The Philippine peso is still on track for its steepest monthly drop in seven months but the bulk of the decline may be over, according to strategists.
(Bloomberg) — The Philippine peso is still on track for its steepest monthly drop in seven months but the bulk of the decline may be over, according to strategists.
Easing oil prices, the approaching end of the Federal Reserve’s tightening cycle and stronger exports as China’s growth recovers are set to support the currency, according to Michael Ricafort, chief economist at Rizal Commercial Banking Corp. in Manila.
A technical signal also indicates that the peso’s recent rally from a strong support zone may prove to be a barrier to further declines, with the dollar’s failed breakout generating a so-called bearish engulfing candle. The Philippine currency will remain on a bullish trend as long as support in the 56.40 to 56.50 range holds.
The peso has recovered some of its losses after falling to a four-month low of 56.40 against the dollar last week.

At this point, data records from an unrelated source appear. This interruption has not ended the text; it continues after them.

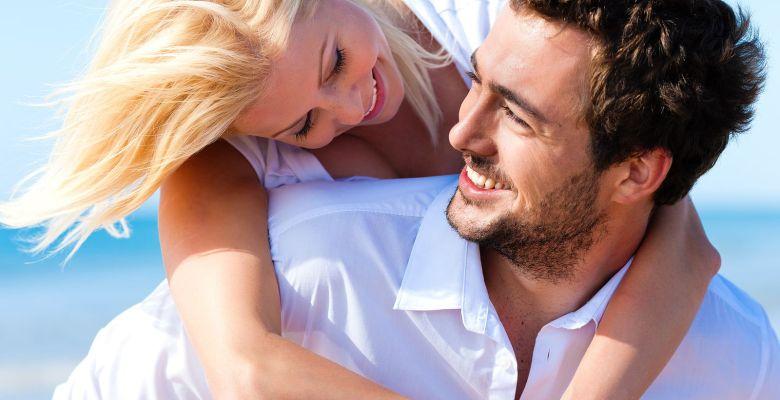 Evlilikte Cinsel Yaşam Nasıl Olmalı? Cinsel Yaşamı Renklendirmenin Sırları Nelerdir?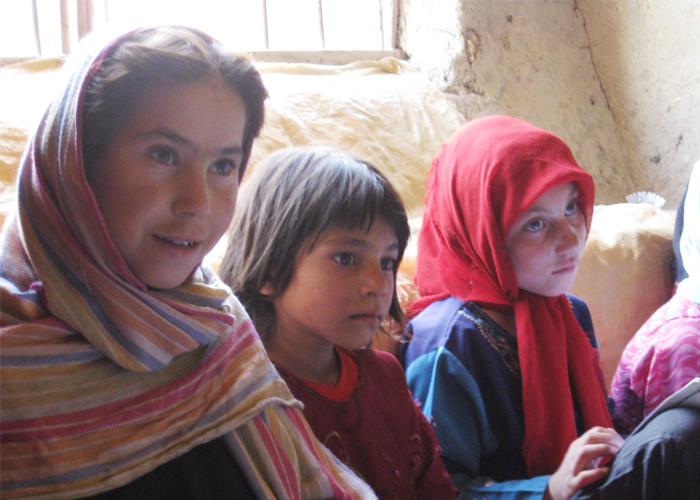 アフガニスタンイスタリフ村民家寺子屋で学ぶ子どもたち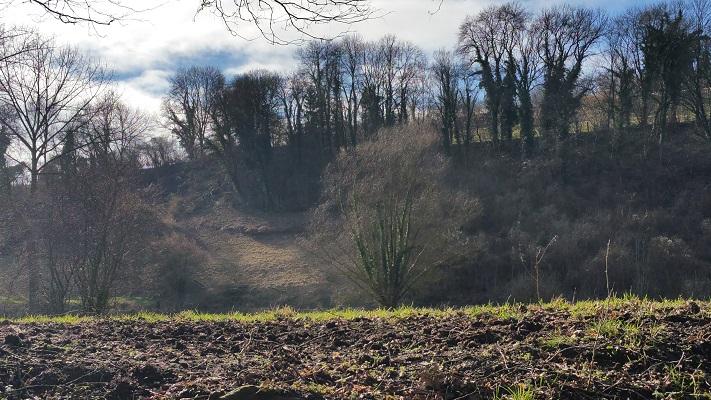 Wandelen over het Peerkepad in de voetsporen van Peerke Donders in het Geuldal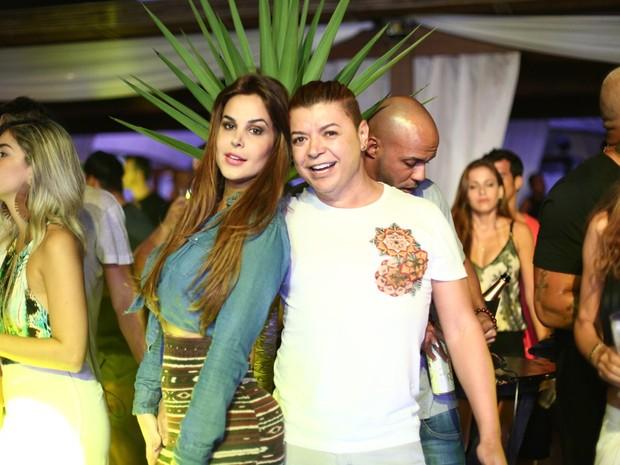 Robertha Portella e David Brazil em festa na Zona Oeste do Rio (Foto: Marcos Samerson/ Agência We love Photo!/ Divulgação)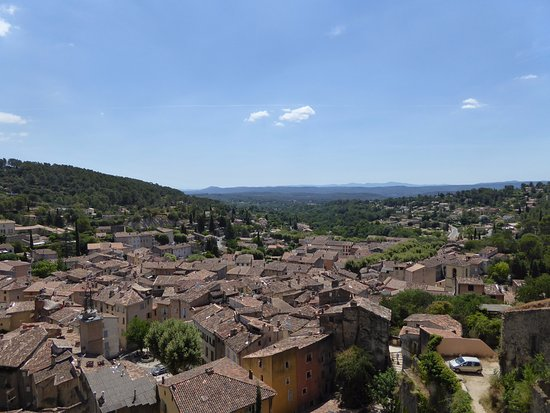 Cotignac, Prancis: View of the village from above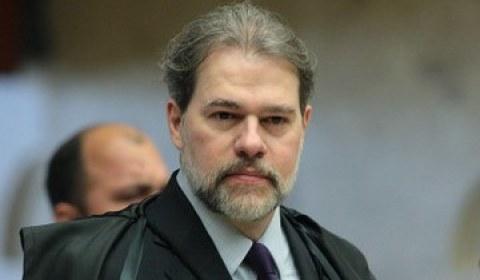 Toffoli atende Petrobras e suspende ação trabalhista bilionária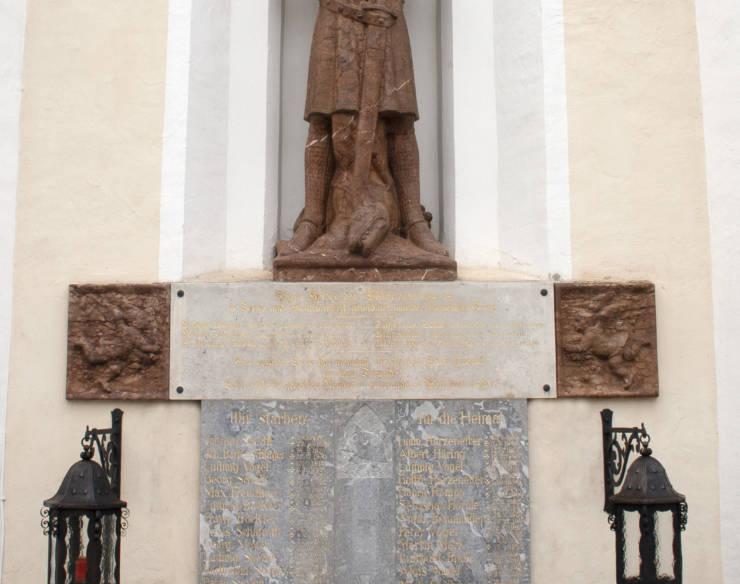 Kriegerdenkmal in Günz renoviert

It closed at 55.62 on Wednesday. Robert Dan Roces, chief economist at Security Bank Corp., “sees a lot of volatility ahead” but expects the currency to be confined to a range of 53 to 56 this year.
The peso’s 2.3% slide this month is evoking memories of its weakness late last year, when its rapid plunge to a record-low 59 per dollar was halted only by aggressive central bank intervention. Bangko Sentral ng Pilipinas last week said it is closely monitoring the currency.
“The peso will be stable at current levels,” said Ricafort. “To avoid inflation, the central bank doesn’t want a weak currency,” he added.